**Zadania**
**A.** Według tekstu o ubezpieczeniu od utraty zysku, ile dużych i bardzo dużych pożarów magazynów zdarza się co roku?
**B.** Wypisz wszystkie dane liczbowe o częstotliwości dużych i bardzo dużych pożarów, które podaje tekst o ubezpieczeniu od utraty zysku.

**Podany tekst**
————
- Co tydzień dochodzi średnio do 2 dużych lub bardzo dużych pożarów obiektów produkcyjnych czy magazynów.
- Znacząca szkoda w mieniu może spowodować przestój i straty w zysku – można się jednak od tego ubezpieczyć.
- Podstawą adekwatnego obliczenia odszkodowania za utracony zysk brutto jest dialog na linii ubezpieczony-ubezpieczyciel, bo jego wyliczenie zależne jest od szeregu, często hipotetycznych, wartości lub czynników.
Widmo znacznej szkody w mieniu, która spowoduje dłuższą przerwę operacyjną to jeden z najgorszych koszmarów właścicieli i kadry zarządzającej firm. Niestety nietrudno wyobrazić sobie scenariusz, w którym do tego dochodzi – np. w wyniku pożaru. Zwłaszcza iż wbrew pozorom jest ich w ciągu roku całkiem sporo. Patrząc na dane gromadzone i publikowane przez Komendę Główną Państwowej Straży Pożarnej widać, iż corocznie dochodzi do ok. 80 dużych i bardzo dużych pożarów obiektów produkcyjnych (w 2022 i 2021 r.) oraz ok. 50 w przypadku magazynów. Zagrożenie przestojem jest zatem realne i żaden przedsiębiorca nie powinien go bagatelizować. Co więcej, nie możemy również zapominać o rosnącym z roku na rok ryzyku gwałtownych zjawisk pogodowych o charakterze katastroficznym. Także one mogą na dłuższy czas wyłączyć firmę z działania.
– Przedsiębiorcy już od dawna dbają o to, żeby w ich planach zarządzania ryzykiem operacyjnym i ciągłości działania znalazło się miejsce dla ubezpieczeń od utraty zysku z tytułu przerw w działalności spowodowanych szkodami w mieniu. Podstawa do uruchomienia polisy jest stosunkowo jasna do określenia i zrozumiała dla ekspertów od bezpieczeństwa po stronie firm. Jednak już ustalenie realnego rozmiaru szkody i należnego odszkodowania to często jeden z bardziej skomplikowanych procesów ubezpieczeniowych – mówi Arkadiusz Trusiło, broker ubezpieczeniowy, Kierownik Biura Rewizji Północ EIB SA.
Jak działa polisa?
————
**Podane informacje**
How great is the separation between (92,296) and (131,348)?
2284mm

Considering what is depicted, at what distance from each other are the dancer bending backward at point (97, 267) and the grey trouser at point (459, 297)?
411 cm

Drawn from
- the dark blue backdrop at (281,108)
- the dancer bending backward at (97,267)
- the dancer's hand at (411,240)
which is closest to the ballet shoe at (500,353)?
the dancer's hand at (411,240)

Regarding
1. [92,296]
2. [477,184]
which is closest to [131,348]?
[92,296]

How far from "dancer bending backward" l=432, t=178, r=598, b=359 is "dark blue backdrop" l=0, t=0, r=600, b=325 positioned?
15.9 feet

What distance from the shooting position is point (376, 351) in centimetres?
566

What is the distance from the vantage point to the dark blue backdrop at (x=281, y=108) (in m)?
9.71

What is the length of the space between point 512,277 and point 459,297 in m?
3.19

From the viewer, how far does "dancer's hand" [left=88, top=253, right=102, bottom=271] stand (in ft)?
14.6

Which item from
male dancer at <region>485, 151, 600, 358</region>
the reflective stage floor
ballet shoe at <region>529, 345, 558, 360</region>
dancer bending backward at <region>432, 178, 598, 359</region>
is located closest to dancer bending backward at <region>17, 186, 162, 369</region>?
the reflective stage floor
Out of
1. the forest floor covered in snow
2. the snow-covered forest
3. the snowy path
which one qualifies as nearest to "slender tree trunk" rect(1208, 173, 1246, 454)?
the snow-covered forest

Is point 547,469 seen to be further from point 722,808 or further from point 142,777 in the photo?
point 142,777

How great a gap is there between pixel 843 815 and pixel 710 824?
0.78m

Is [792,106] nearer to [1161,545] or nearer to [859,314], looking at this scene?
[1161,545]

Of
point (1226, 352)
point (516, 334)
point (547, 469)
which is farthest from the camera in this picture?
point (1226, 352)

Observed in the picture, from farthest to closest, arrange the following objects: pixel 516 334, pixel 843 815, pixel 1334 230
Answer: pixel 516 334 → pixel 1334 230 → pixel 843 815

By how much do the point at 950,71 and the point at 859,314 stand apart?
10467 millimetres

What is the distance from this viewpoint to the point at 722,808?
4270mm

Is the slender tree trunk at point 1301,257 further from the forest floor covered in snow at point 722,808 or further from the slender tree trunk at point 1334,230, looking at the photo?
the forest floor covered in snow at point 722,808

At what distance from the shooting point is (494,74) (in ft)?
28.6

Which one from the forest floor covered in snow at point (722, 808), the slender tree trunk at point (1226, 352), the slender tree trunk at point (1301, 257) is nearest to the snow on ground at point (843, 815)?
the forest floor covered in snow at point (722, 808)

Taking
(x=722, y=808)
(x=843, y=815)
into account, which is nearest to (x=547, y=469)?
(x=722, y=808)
————
**Rozwiązania**
**A.** Około 50.

**B.**
- Średnio 2 duże lub bardzo duże pożary obiektów produkcyjnych czy magazynów co tydzień.
- Około 80 dużych i bardzo dużych pożarów obiektów produkcyjnych rocznie (w 2022 i 2021 r.).
- Około 50 dużych i bardzo dużych pożarów magazynów rocznie.